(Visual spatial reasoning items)
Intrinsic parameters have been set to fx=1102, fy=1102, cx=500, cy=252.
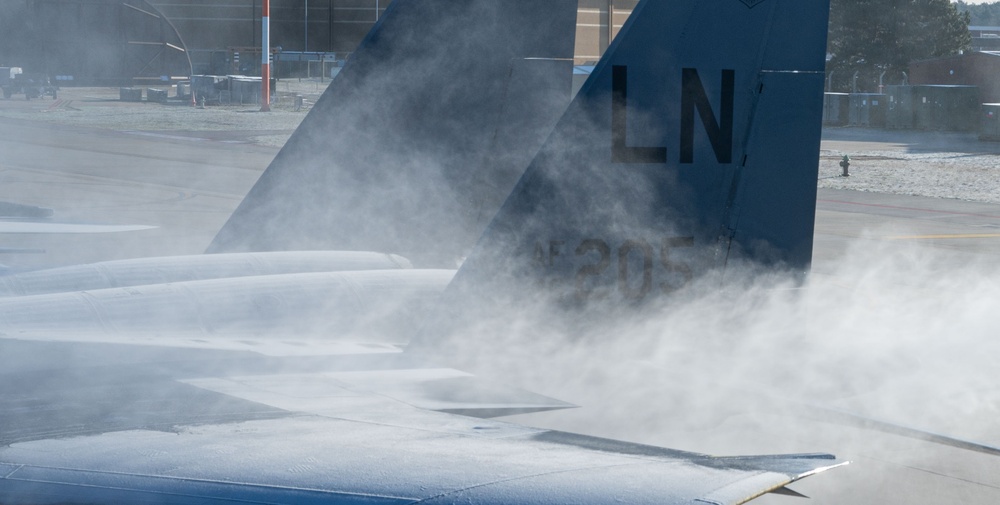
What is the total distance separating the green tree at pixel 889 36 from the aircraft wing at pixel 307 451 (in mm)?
90862

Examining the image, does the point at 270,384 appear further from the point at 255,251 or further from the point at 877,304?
the point at 877,304

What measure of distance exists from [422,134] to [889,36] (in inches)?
3489

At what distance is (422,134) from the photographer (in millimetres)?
10945

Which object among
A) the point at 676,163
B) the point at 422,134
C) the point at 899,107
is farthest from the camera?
the point at 899,107

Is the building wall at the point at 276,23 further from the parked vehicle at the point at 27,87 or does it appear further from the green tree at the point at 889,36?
the parked vehicle at the point at 27,87

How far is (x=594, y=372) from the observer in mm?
7816

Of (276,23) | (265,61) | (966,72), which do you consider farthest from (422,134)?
(276,23)

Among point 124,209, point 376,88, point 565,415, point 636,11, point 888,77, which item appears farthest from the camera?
point 888,77

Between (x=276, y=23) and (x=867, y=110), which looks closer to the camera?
(x=867, y=110)

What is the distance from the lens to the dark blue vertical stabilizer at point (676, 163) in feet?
26.4

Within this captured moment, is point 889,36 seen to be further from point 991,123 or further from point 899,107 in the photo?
point 991,123

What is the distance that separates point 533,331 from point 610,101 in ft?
6.02

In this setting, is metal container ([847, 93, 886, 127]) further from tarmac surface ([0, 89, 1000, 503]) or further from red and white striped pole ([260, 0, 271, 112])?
red and white striped pole ([260, 0, 271, 112])

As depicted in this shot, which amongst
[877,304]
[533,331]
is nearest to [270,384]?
[533,331]
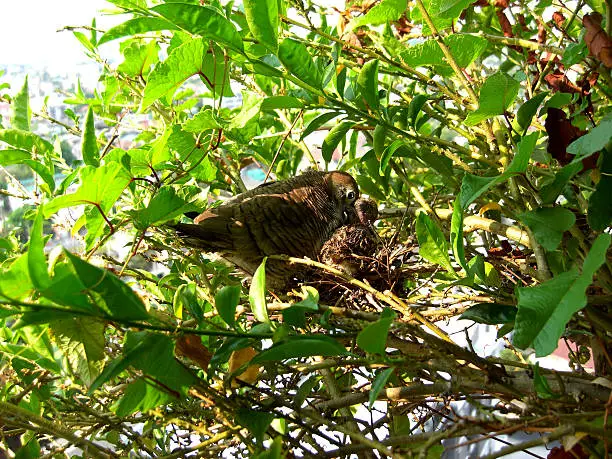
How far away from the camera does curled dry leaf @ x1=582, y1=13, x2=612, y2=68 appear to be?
0.35m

WHAT IS NEEDED
Extract only the lines from the one that contains "Between (x=276, y=23)" through the end of the records, inclusive, and omit every picture.

TASK OUTPUT
Between (x=276, y=23) and (x=867, y=110), which looks closer to the camera?
(x=867, y=110)

What is the distance from the lens to the dark blue vertical stabilizer at point (676, 163) in feet?
26.4

Within this captured moment, is point 889,36 seen to be further from point 991,123 or further from point 899,107 in the photo?
point 991,123

What is the distance that separates point 533,331 from point 610,101 in ft?
6.02

In this setting, is metal container ([847, 93, 886, 127]) further from tarmac surface ([0, 89, 1000, 503]) or further from red and white striped pole ([260, 0, 271, 112])?
red and white striped pole ([260, 0, 271, 112])

As depicted in this shot, which amongst
[877,304]
[533,331]
is nearest to [270,384]?
[533,331]
How far away from the camera does curled dry leaf @ x1=582, y1=13, x2=612, y2=68 appear to be?
0.35m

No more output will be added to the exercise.